Saved entries
┄┄┄┄┄┄┄┄┄┄
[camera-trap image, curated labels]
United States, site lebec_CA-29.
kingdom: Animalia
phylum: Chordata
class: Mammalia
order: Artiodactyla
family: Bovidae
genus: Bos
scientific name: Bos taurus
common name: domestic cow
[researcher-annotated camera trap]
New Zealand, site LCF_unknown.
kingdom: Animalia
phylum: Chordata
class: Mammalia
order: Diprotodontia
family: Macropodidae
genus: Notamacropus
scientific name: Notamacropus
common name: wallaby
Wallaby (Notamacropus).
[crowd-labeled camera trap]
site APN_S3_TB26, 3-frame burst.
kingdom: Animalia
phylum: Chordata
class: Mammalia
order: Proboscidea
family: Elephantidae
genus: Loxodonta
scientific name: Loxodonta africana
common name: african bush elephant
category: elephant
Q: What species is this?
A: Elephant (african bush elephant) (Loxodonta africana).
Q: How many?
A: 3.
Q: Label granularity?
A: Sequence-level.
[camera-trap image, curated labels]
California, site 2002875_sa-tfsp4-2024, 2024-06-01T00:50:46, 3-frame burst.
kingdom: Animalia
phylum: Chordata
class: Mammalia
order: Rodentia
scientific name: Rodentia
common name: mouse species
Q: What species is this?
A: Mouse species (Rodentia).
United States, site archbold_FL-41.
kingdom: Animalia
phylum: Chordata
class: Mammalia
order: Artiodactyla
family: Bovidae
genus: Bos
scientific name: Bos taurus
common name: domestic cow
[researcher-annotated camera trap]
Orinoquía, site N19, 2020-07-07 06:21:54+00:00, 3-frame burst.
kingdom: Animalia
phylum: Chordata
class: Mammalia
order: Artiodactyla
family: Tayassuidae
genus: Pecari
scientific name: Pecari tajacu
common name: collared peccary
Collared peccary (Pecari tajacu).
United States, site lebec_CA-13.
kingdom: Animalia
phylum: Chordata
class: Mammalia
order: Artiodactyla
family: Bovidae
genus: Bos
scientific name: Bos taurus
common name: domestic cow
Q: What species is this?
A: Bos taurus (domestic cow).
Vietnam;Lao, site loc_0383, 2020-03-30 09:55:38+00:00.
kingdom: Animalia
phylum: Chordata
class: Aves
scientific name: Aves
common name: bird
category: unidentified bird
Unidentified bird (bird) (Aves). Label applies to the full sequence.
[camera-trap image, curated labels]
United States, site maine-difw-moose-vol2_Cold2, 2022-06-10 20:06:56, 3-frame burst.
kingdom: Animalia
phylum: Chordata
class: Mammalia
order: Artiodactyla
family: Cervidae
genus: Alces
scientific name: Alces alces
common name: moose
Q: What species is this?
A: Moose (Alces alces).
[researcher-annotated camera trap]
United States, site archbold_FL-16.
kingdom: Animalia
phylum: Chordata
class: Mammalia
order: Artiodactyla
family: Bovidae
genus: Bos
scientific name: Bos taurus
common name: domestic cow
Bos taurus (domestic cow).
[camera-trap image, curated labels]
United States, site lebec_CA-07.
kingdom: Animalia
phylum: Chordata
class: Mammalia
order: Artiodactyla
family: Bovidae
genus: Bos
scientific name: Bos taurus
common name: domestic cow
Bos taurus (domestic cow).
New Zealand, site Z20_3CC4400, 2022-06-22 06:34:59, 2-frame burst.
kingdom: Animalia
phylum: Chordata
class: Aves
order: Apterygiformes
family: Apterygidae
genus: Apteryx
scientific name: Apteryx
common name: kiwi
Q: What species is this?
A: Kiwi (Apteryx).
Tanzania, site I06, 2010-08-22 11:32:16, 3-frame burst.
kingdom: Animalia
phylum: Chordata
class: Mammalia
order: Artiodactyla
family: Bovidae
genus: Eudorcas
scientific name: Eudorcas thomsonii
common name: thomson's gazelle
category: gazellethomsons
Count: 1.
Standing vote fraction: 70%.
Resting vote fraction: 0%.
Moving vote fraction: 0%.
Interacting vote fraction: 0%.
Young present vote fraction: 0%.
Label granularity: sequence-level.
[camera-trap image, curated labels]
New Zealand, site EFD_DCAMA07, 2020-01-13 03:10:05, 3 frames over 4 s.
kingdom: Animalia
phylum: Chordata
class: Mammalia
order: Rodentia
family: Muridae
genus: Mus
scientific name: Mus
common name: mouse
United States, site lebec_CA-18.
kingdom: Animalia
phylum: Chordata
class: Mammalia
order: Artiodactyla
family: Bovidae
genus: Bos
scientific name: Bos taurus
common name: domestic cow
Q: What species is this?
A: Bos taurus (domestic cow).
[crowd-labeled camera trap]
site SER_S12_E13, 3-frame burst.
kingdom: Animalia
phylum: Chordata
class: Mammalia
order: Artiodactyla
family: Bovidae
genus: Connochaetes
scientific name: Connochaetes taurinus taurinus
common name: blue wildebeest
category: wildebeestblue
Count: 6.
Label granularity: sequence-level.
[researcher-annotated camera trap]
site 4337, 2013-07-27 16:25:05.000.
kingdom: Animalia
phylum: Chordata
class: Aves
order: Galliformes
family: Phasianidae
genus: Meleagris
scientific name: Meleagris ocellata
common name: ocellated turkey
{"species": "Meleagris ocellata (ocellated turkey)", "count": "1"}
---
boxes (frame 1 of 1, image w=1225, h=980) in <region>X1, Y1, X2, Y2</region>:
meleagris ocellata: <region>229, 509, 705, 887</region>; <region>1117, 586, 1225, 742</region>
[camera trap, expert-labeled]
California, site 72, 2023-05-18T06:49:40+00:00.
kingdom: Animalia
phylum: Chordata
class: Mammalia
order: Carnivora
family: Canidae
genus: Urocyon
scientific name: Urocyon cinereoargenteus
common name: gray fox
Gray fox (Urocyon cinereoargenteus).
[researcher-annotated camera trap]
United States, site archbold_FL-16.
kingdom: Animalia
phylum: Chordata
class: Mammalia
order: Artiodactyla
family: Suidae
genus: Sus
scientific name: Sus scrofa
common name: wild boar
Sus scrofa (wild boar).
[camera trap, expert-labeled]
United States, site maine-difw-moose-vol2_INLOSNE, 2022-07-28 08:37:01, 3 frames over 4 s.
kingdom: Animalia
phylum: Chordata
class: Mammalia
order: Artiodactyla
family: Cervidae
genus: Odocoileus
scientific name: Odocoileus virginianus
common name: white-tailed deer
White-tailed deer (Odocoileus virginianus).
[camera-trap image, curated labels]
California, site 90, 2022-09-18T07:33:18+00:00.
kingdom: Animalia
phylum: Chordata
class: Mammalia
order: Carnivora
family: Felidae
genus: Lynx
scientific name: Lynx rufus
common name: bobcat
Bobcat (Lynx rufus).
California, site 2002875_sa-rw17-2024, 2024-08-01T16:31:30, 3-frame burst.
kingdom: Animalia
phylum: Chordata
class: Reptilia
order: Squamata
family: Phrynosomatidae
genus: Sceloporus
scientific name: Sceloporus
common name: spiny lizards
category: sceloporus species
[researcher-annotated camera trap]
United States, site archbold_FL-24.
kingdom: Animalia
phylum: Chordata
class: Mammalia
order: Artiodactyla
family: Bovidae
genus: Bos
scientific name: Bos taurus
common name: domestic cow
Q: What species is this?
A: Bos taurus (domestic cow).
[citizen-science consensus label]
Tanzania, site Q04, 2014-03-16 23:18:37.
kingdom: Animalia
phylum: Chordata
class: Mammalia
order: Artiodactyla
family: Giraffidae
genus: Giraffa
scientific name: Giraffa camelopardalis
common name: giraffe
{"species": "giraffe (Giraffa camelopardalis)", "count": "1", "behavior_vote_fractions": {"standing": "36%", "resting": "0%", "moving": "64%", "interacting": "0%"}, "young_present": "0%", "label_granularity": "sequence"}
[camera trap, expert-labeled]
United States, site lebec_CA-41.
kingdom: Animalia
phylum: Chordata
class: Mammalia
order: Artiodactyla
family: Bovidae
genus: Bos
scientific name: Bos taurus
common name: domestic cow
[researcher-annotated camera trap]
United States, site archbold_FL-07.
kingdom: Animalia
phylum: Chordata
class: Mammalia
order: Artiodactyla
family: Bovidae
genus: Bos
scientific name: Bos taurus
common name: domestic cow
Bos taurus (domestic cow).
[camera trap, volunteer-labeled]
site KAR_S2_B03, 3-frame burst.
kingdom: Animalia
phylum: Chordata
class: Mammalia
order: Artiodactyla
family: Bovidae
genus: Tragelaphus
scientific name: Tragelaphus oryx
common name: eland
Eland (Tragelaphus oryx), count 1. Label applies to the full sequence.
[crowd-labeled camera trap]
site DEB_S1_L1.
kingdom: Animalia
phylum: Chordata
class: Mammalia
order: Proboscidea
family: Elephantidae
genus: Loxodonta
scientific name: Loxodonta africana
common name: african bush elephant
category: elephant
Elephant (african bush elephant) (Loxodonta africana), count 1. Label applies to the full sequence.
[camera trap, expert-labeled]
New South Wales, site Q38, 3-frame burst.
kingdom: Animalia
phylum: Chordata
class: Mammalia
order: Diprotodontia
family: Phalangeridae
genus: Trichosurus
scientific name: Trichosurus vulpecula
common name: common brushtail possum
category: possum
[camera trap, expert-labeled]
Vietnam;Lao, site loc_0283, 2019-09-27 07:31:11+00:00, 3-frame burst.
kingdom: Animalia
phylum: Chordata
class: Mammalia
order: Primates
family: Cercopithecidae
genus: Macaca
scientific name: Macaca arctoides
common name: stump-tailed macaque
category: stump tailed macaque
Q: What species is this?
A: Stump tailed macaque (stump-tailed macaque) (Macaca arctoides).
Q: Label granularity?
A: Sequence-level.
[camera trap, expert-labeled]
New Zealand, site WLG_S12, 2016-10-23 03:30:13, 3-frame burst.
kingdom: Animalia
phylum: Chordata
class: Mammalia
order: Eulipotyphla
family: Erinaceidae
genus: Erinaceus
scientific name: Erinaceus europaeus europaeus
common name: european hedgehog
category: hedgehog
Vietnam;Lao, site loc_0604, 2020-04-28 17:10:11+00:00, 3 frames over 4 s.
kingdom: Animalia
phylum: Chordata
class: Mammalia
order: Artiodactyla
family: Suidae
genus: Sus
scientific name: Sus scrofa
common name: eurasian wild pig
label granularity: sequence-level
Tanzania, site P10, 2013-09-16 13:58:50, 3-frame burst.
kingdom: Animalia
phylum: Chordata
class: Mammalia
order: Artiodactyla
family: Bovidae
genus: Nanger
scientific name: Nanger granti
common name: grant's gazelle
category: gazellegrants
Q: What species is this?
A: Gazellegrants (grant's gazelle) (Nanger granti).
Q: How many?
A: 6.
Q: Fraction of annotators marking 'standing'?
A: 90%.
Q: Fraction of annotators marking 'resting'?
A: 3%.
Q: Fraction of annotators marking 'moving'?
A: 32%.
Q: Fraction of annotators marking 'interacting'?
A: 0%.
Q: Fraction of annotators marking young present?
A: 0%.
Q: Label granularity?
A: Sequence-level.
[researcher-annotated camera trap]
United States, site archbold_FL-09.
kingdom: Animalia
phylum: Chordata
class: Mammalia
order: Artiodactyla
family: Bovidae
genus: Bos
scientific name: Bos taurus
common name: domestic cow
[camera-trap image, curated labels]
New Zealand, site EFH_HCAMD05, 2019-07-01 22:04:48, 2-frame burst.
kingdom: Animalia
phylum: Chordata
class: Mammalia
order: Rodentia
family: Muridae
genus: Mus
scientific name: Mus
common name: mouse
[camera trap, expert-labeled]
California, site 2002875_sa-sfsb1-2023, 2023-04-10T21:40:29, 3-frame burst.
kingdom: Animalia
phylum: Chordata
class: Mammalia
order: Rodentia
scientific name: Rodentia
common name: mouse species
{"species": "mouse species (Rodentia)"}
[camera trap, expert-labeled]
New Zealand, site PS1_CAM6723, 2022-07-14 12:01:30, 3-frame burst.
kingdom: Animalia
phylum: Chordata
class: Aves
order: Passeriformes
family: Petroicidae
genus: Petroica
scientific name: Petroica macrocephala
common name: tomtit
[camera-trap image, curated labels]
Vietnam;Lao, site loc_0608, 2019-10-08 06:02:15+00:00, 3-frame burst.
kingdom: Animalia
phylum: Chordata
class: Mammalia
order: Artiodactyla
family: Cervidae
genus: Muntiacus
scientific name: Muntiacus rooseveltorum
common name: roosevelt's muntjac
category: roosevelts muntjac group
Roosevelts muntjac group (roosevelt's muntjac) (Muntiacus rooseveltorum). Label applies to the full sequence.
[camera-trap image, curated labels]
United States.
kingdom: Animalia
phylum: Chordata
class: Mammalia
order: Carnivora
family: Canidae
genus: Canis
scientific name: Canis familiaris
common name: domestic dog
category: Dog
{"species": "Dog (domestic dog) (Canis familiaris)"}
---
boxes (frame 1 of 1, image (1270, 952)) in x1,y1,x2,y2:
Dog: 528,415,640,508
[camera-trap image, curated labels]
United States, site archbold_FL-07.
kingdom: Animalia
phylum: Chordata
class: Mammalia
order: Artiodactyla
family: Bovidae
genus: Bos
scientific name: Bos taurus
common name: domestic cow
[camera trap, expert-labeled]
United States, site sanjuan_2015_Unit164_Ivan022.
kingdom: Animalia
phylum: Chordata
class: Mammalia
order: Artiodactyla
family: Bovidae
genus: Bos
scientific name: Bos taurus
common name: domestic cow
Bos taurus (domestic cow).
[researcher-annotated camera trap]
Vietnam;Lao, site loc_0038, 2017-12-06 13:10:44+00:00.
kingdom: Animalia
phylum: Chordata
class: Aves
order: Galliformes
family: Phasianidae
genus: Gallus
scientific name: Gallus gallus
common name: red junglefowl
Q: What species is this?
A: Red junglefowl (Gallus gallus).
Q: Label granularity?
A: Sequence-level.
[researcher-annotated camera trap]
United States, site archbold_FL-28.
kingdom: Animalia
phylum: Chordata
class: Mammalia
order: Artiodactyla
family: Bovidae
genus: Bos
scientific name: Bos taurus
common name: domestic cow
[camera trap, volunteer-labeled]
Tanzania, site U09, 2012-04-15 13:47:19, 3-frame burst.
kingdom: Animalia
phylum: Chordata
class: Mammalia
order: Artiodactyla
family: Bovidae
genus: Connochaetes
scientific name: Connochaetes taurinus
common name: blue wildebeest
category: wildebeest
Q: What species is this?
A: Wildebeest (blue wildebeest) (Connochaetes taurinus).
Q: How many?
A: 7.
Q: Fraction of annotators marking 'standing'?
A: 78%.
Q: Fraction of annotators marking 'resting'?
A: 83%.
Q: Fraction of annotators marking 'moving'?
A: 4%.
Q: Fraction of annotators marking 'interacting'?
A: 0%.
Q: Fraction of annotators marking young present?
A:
┄┄┄┄┄┄┄┄┄┄
Starting at the line above that contains "common name: white-tailed deer", write out each line exactly until the line that contains "scientific name: Lynx rufus" has been written, and stop there.

Result below
common name: white-tailed deer
White-tailed deer (Odocoileus virginianus).
[camera-trap image, curated labels]
California, site 90, 2022-09-18T07:33:18+00:00.
kingdom: Animalia
phylum: Chordata
class: Mammalia
order: Carnivora
family: Felidae
genus: Lynx
scientific name: Lynx rufus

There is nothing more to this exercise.